# [Information supplied]
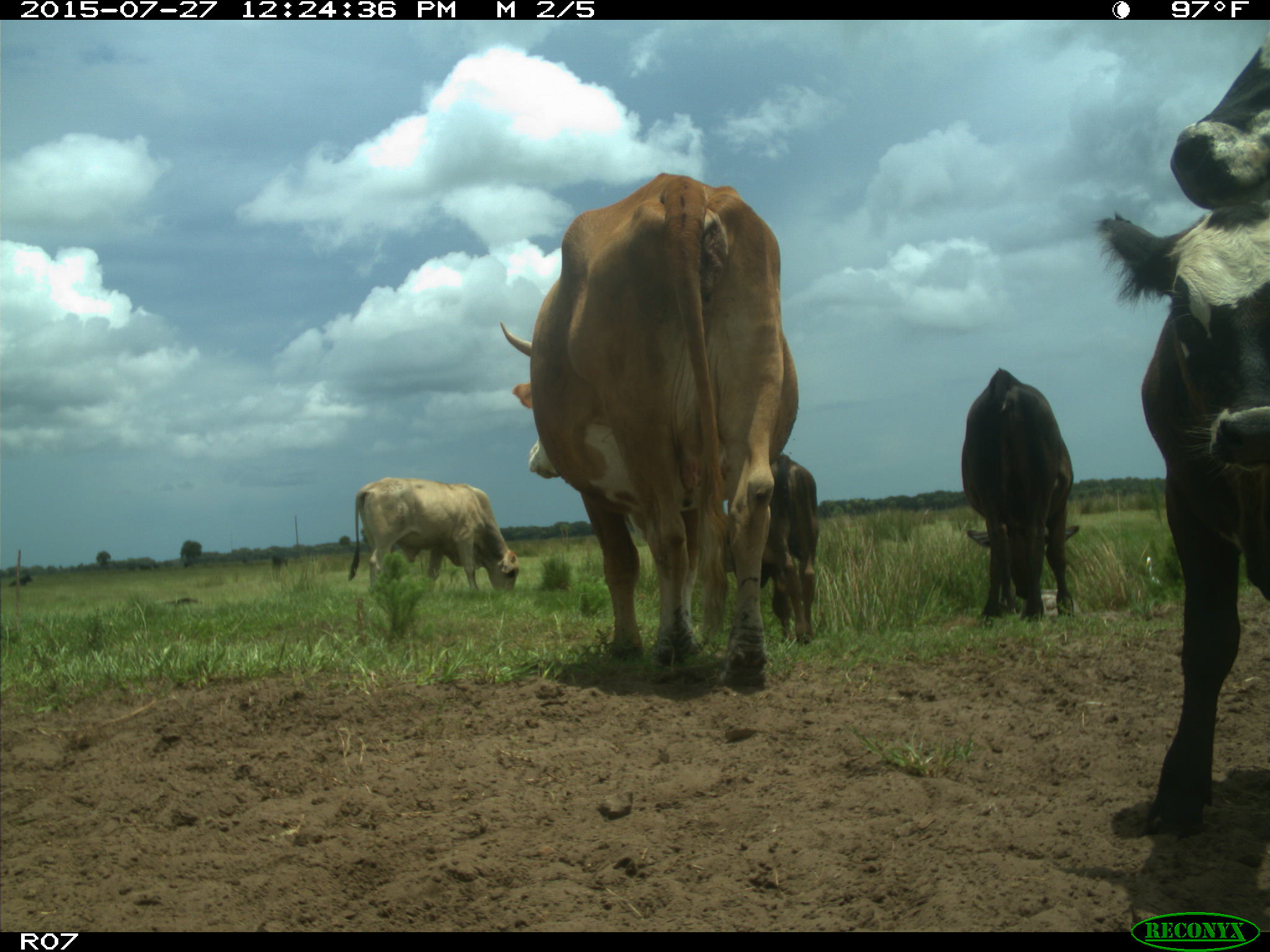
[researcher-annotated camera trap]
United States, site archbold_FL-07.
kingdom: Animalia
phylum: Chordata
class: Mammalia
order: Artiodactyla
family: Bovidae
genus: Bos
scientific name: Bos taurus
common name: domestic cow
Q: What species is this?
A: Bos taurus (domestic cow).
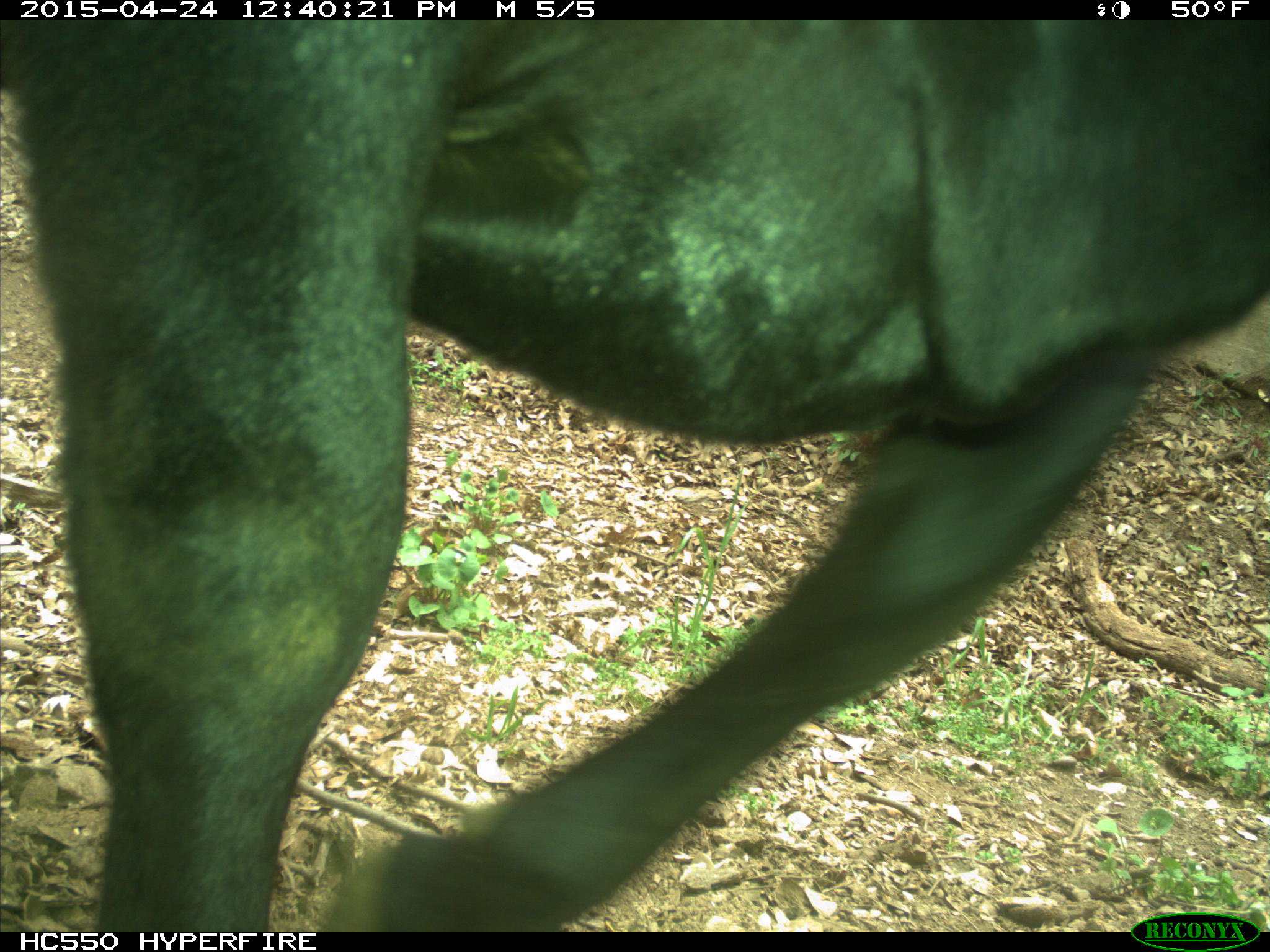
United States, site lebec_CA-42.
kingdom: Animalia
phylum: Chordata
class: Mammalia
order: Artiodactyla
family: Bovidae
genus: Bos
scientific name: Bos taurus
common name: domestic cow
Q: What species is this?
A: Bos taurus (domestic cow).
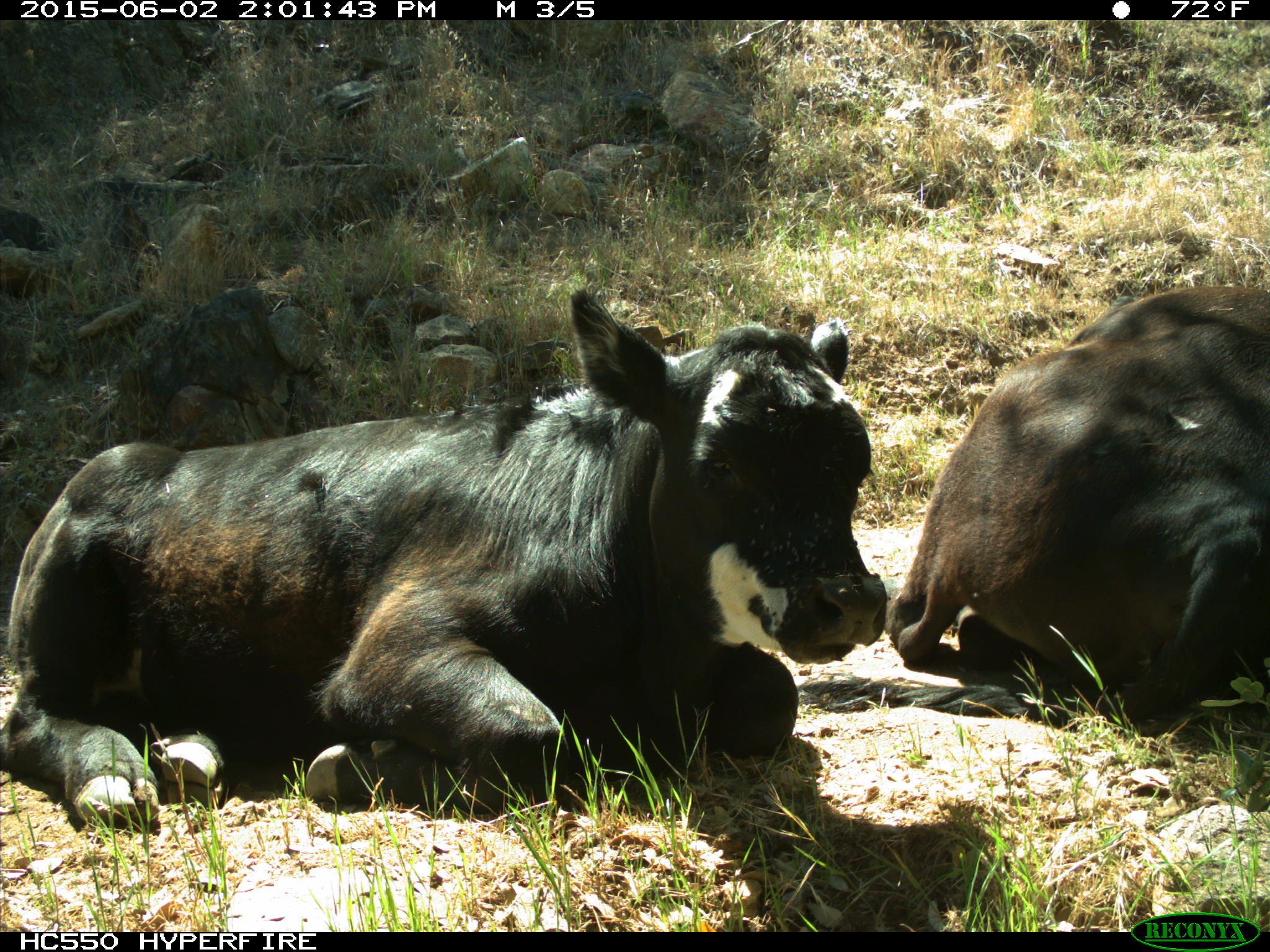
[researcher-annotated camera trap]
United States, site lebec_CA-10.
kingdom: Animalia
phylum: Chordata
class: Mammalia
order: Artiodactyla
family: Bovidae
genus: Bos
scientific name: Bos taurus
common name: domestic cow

# [Work order]
Return all lines of the material above in which "States" occurs.

# [Result of the exercise]
United States, site archbold_FL-07.
United States, site lebec_CA-42.
United States, site lebec_CA-10.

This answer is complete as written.